In the recent state level elections held in Rajasthan, Madhya Pradesh, Chhattisgarh, the Congress went alone and lost all three (it was the incumbent party in Chhattisgarh and Rajasthan). The Samajwadi Party had openly accused Congress of undermining the alliance as the party refused to part with a few seats with the INDIA partner in MP.

In Bengal, where the Left parties, mainly the state unit of the CPM and the Congress, have been in an off-and-on political relationship during elections, both the BJP and the Trinamul pose an equal threat.

According to sources, Mamata’s statement on Thursday could be an attempt to arm twist the Congress into settling on a seat-sharing formula on her terms. Her ideological rivals, the Left Front, has categorically ruled out any electoral adjustments with the Trinamul, despite the occasional joint protests on several issues in Delhi including the recent suspension of Opposition MPs from both houses of Parliament.

“The situation in Bengal is different from the rest of the country. Here, the fight is against both the communal BJP and the corrupt Trinamul,” said a CPM politburo member. “The Trinamul is not interested in fighting against the BJP. They want to protect their own interests.”

On Wednesday the Congress MP from Maldah South, Abu Hashem Khan Chowdhury, had claimed that Trinamul had offered two seats, Maldah South and Berhampore (the last two remaining Congress citadels in the state), to the Congress.

Most Congress leaders in Bengal are also against joining hands with the Trinamul, though on some of the issues, like the cash-for-query controversy around the former Krishnagar MP Mahua Moitra, both the Congress and the CPM had come out in her support even before her own party.

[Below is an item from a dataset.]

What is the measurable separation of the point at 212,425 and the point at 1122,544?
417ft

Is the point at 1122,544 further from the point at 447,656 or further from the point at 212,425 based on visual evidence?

“There is a lot of uncertainty on whether we will contest the polls in an alliance with either the Trinamul or the Left in Bengal. We want the air to be cleared. There is not much time left for us,” said a Bengal Congress leader.

Since coming to power in Bengal in 2011, the Trinamul leadership actively pursued a policy of poaching elected representatives and organizational leaders from both the Left and the Congress.

The Congress, the Left Front contested the 2021 Assembly polls in an alliance with the Indian Secular Front and ended up with zero seats. Only one ISF candidate Naushad Siddiqui won from Bhangor. The Congress nominee from Sagardighi, Bayron Biswas, won from the seat as a Congress-Left alliance candidate early this year but later defected to the Trinamul.

While in neighbouring Bihar, Congress leaders are keen on contesting under the INDIA block, in Uttar Pradesh the situation is tricky with both the Samajwadi Party and the Bahujan Samaj Party singing different tunes.

On Thursday, BSP MP Malook Nagar set the condition that the BSP could join the alliance if the party chief Mayawati was propped as the PM face. Last week, Mamata and Delhi chief minister and AAP convenor Arvind Kejriwal had suggested Congress president Mallikarjun Kharge as the Prime Ministerial nominee, which the latter has turned down.